We hope that the ECON committee will address these issues in its final report.

Next steps

The ECON Committee is due to finalise its report on the draft Directive in the Autumn. We will then have the proposed amendments to the Commission’s original text from both the Council of the European Union and the European Parliament. The Directive is expected to enter Trilogue early next year and the final text will emerge out of this.

Comments

The ECON Committee’s draft report is welcome particularly as it recognises the need for EU pensions regulation to be more principles-based and to respect the diversity of different pension systems within the EU. The draft report addresses many of the issues that we and others have raised with the draft Directive. However, several issues still need to be addressed. We hope that these will be picked up in the Committee’s final report.

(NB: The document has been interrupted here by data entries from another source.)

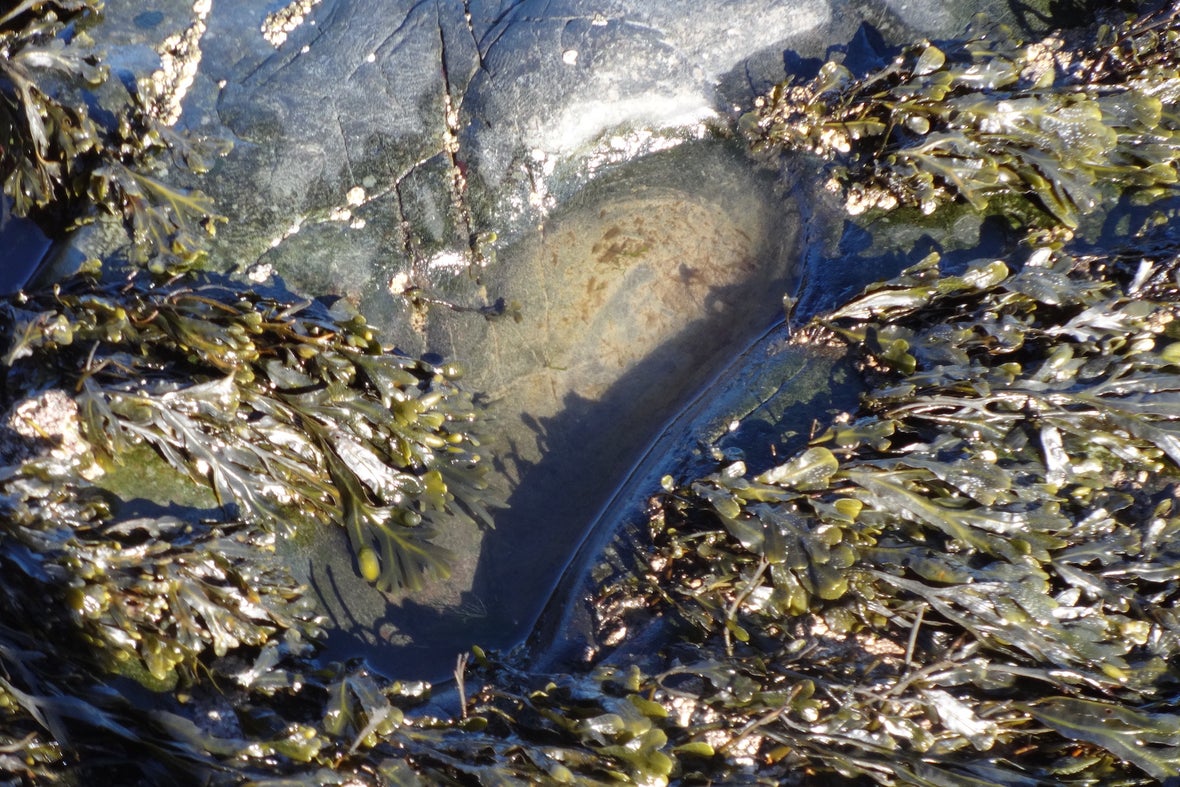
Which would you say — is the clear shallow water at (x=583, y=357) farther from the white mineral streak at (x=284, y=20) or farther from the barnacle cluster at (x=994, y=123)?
the white mineral streak at (x=284, y=20)

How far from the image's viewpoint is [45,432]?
Result: 2.73 m

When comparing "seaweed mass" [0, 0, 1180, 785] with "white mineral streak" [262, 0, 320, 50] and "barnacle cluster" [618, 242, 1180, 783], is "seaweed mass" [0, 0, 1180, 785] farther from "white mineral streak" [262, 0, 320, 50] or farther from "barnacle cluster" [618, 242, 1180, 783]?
"white mineral streak" [262, 0, 320, 50]

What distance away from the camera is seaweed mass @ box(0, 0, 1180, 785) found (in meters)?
2.40

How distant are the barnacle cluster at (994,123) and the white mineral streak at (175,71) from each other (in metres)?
2.09

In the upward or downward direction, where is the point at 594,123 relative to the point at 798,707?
upward

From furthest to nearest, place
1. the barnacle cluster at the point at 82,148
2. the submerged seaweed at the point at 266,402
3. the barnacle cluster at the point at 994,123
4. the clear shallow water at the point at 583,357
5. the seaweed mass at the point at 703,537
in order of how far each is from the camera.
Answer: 1. the barnacle cluster at the point at 994,123
2. the barnacle cluster at the point at 82,148
3. the clear shallow water at the point at 583,357
4. the submerged seaweed at the point at 266,402
5. the seaweed mass at the point at 703,537

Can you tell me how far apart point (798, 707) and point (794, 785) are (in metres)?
0.23

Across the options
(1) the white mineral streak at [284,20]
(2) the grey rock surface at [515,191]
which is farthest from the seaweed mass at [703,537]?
(1) the white mineral streak at [284,20]

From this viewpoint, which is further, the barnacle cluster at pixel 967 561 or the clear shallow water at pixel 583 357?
the clear shallow water at pixel 583 357

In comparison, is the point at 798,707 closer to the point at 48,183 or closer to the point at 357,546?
the point at 357,546

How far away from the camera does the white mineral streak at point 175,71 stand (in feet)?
10.5

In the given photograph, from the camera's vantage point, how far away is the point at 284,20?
3.31 m

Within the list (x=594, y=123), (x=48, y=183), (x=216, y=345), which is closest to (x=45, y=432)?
(x=216, y=345)

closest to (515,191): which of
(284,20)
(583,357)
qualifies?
(583,357)
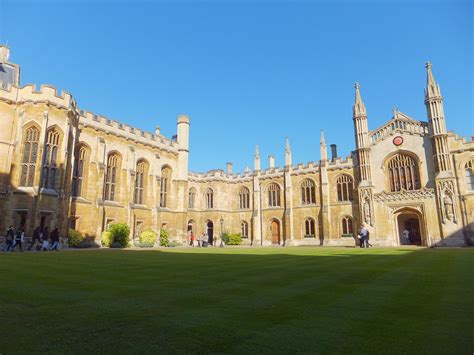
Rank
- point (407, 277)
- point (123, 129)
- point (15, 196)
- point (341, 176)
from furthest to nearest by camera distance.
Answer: point (341, 176) → point (123, 129) → point (15, 196) → point (407, 277)

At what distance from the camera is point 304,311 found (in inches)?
173

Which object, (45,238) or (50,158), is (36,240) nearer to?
(45,238)

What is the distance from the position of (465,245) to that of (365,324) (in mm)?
28469

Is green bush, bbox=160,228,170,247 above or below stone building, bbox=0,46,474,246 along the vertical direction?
below

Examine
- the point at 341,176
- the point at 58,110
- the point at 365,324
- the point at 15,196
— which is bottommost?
the point at 365,324

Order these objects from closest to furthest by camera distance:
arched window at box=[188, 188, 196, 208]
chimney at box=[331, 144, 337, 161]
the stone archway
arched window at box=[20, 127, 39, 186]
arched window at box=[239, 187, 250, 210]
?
arched window at box=[20, 127, 39, 186] → the stone archway → chimney at box=[331, 144, 337, 161] → arched window at box=[188, 188, 196, 208] → arched window at box=[239, 187, 250, 210]

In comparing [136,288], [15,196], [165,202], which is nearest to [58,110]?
[15,196]

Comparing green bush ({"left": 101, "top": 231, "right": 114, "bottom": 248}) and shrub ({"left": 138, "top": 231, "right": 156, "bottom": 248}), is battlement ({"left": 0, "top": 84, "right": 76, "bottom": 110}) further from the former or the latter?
shrub ({"left": 138, "top": 231, "right": 156, "bottom": 248})

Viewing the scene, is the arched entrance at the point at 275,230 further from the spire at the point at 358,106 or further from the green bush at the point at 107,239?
the green bush at the point at 107,239

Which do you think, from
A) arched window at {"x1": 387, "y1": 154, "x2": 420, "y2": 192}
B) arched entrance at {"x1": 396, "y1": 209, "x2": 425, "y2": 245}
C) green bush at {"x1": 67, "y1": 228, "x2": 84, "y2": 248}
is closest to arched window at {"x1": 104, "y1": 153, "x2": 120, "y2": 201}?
green bush at {"x1": 67, "y1": 228, "x2": 84, "y2": 248}

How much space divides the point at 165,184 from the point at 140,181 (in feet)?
11.3

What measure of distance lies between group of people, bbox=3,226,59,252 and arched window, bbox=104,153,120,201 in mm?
8849

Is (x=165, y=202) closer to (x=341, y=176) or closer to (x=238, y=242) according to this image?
(x=238, y=242)

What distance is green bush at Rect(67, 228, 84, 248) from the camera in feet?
80.4
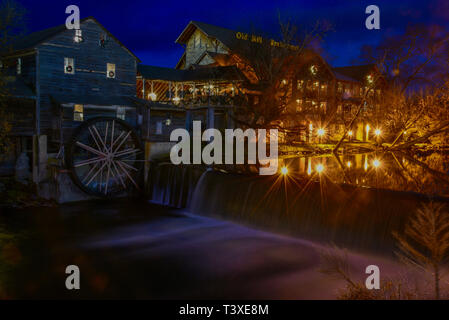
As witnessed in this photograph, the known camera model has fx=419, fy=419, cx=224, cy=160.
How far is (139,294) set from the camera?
30.7 ft

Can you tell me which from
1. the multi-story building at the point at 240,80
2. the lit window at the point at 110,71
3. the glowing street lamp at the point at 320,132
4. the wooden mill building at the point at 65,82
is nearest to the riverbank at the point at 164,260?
the wooden mill building at the point at 65,82

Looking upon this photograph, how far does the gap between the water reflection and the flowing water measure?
4 cm

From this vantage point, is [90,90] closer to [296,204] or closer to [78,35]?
[78,35]

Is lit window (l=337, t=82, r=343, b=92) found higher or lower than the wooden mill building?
higher

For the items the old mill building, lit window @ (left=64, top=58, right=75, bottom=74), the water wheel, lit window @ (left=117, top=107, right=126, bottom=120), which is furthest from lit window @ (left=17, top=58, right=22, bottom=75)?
the water wheel

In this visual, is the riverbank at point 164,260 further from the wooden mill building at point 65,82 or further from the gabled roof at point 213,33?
the gabled roof at point 213,33

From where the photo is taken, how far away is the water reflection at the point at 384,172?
1727cm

Ultimately, the final version of the Directive will be determined by the Trilogue negotiations. Given the changes that have been proposed by both the Council and the ECON Committee it seems likely that the final version of the Directive will be less prescriptive and more principles-based than the original text. However, we will not know the final position until the negotiations are complete. Therefore, it is crucial that schemes and employers continue to raise their concerns with UK and European officials to ensure that these are fully addressed.